O irmão Antero Silva era apaixonado por perfeição.
Exigia limpeza, bom-senso, equilíbrio e harmonia em tudo. Decerto por isso, em sua mansão familiar, vezes e vezes, afirmava aos amigos:
— Não acredito que Deus apóie as pessoas erradas. Se uma criatura cai em falta, estará naturalmente marcada para que ninguém lhe dê serviço.
Aconteceu que houve falta de braços em sua casa e o nosso amigo apressou-se em anunciar uma vaga de arrumadeira, explicando, porém, que a candidata deveria apresentar os melhores antecedentes, em relação aos dez anos últimos.
De posse do jornal que continha a notícia, certa moça tristonha, no dia seguinte, lhe bateu à porta.
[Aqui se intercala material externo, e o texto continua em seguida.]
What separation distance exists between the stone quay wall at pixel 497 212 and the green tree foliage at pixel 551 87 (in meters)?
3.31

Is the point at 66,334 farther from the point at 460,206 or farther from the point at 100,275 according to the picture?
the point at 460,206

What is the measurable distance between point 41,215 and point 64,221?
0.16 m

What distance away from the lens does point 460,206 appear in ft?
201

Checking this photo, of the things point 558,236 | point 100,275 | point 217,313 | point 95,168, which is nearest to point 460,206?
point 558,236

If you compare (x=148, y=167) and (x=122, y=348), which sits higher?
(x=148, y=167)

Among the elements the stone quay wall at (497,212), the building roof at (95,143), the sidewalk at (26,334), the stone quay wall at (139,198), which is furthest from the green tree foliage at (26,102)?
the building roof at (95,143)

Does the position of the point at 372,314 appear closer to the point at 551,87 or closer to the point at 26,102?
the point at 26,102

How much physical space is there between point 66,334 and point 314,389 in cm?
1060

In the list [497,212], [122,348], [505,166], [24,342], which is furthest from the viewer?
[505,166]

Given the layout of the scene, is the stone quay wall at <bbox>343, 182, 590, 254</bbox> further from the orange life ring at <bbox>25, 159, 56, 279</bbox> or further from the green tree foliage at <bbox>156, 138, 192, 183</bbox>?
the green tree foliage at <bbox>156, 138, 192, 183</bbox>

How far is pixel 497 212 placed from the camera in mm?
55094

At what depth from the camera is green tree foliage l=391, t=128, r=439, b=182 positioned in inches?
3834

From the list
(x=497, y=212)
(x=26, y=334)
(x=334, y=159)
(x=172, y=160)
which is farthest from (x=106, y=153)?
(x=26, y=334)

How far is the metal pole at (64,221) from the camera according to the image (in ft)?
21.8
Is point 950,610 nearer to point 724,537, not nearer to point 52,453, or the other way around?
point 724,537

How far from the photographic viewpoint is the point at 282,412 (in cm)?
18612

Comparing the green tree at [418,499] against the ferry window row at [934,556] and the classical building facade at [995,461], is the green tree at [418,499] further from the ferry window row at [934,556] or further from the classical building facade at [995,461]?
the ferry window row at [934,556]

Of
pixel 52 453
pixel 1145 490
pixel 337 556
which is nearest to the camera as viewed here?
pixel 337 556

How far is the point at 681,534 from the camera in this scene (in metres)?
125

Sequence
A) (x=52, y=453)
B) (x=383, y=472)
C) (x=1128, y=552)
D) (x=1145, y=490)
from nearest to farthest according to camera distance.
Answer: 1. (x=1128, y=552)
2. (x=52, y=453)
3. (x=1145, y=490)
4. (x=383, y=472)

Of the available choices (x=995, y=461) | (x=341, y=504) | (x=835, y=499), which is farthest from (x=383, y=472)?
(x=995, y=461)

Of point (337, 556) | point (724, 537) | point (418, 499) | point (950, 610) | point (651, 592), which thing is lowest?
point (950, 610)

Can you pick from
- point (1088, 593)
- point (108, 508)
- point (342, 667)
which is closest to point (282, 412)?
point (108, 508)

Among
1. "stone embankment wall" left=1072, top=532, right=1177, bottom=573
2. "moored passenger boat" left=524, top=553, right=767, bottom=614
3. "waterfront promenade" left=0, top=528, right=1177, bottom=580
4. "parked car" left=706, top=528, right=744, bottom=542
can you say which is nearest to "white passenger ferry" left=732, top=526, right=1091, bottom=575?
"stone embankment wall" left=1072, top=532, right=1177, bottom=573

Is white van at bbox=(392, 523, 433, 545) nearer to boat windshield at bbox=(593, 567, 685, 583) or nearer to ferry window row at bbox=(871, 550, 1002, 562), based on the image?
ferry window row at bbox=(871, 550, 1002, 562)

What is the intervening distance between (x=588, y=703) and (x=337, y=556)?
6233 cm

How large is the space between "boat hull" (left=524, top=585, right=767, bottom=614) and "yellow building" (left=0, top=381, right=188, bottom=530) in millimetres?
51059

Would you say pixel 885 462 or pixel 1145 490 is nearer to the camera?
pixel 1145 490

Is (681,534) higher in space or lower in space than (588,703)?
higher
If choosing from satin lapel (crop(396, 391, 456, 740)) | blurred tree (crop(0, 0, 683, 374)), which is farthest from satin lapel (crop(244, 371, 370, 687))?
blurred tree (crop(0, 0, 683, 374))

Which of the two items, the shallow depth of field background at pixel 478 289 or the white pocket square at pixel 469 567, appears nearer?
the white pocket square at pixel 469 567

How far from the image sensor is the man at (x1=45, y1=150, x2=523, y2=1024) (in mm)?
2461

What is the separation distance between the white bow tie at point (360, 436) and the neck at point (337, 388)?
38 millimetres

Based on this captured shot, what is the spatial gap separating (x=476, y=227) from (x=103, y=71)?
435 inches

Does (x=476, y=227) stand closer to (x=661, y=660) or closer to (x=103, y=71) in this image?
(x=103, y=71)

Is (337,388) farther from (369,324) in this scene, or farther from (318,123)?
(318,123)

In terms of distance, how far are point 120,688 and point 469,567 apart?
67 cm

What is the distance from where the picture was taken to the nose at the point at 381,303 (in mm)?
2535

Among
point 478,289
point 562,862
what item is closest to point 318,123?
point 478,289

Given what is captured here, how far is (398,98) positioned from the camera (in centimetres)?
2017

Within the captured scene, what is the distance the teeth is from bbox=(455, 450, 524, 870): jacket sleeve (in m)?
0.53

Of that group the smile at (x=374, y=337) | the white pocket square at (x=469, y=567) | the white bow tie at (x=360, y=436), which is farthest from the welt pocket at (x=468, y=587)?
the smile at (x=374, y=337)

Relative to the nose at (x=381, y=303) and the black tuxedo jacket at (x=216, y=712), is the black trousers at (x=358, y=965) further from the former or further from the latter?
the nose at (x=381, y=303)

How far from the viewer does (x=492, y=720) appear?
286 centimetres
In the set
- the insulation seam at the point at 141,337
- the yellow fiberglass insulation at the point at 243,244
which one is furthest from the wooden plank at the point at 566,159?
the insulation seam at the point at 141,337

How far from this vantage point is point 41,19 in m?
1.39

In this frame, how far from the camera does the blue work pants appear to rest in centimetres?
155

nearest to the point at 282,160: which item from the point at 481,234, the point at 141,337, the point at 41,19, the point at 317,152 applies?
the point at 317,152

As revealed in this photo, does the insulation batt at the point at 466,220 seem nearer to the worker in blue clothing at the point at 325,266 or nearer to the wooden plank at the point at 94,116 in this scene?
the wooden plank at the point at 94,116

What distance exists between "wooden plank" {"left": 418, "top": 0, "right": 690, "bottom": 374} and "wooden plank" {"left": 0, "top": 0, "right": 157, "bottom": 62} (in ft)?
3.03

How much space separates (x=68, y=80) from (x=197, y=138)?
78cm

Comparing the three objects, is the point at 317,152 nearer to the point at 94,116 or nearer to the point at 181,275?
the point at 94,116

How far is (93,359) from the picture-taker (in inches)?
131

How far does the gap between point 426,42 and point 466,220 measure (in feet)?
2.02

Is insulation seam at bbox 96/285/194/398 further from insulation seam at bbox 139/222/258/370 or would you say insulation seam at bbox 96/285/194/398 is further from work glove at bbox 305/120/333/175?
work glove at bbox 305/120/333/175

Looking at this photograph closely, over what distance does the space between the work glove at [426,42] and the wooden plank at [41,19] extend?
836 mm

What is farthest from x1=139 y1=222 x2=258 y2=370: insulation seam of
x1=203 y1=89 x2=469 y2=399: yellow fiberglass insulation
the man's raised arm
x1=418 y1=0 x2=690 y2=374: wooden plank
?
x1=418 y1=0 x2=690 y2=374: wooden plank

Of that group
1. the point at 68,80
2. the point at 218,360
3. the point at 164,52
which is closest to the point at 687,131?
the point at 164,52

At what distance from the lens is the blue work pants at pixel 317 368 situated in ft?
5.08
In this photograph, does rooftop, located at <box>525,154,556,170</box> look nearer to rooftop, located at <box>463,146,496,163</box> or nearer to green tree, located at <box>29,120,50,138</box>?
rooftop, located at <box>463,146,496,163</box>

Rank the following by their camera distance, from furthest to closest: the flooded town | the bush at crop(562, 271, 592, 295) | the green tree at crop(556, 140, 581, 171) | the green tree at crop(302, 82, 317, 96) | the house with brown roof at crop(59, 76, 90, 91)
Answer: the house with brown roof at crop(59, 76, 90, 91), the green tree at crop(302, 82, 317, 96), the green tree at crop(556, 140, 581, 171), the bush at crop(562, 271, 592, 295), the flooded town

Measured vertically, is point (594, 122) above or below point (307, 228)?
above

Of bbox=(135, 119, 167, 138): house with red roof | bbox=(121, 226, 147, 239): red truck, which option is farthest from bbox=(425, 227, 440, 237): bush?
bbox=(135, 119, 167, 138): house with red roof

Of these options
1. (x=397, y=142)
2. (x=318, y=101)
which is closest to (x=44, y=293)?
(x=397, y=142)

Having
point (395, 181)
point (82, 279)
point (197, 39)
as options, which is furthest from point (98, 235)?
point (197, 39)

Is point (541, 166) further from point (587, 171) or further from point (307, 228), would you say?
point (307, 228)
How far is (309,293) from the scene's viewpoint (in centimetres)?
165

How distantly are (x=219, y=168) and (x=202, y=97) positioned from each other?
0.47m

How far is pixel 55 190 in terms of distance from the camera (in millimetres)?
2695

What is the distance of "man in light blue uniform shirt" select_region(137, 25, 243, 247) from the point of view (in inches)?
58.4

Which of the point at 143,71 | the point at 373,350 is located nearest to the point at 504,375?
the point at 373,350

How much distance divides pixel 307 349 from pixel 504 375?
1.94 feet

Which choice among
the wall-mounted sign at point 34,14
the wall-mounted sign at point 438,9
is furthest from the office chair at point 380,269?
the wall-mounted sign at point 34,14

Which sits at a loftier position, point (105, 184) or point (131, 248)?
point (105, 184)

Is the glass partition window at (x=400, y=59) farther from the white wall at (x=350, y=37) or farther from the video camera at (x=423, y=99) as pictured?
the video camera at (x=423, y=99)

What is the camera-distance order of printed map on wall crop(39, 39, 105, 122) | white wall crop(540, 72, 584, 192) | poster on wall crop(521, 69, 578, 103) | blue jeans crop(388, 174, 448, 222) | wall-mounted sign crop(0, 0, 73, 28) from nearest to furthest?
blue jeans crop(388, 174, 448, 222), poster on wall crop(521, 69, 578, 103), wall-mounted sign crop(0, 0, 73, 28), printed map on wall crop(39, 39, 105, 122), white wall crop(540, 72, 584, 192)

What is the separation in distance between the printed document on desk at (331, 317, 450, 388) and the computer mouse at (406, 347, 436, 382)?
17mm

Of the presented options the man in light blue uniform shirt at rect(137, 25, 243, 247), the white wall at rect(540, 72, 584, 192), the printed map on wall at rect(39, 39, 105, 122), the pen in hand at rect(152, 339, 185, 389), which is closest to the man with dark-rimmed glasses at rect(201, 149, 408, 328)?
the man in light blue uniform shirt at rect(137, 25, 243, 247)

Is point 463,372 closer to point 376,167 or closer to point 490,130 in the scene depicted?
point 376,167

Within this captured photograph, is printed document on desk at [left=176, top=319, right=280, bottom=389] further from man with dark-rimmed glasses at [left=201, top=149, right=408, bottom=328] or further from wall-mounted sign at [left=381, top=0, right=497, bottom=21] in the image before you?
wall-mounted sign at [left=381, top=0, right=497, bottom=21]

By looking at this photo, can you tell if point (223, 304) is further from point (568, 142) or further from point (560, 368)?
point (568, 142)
Silva chamou a esposa para atendê-la e a senhora, conhecendo a austeridade do marido, iniciou o interrogatório de estilo:
— Onde esteve você nos dez anos últimos?
— Senhora — falou a interpelada — nos últimos dez anos, não saí de casa.
E o diálogo prosseguiu:
— Você fuma?
— Não.
— Costuma beber algum alcoólico?
— Também não.
— Tem frequentado bailes e boates?
— Nada disso.
— Neste dez anos passados, terá ido a encontros, especialmente à noite para entretenimentos afetivos?
A moça, evidentemente incomodada com tantas indagações, respondeu, em tom quase áspero:
— Não senhora. Eu já disse que, em todo esse tempo, não me ausentei de casa…
Nesse ponto do entendimento, o irmão Silva que acompanhava a conversa, entrou no assunto e perguntou:
— Afinal, quais são os seus antecedentes, no tempo a que nos referimos? Poderá, porventura, permitir-me uma vista de olhos em seus documentos?
— Perfeitamente.
Silva desenrolou os papéis que a interlocutora lhe apresentou e, só então, ficou ciente de que a candidata ao emprego, saíra, na véspera, de uma pena de dez anos que lhe fora determinada na Casa de Correção.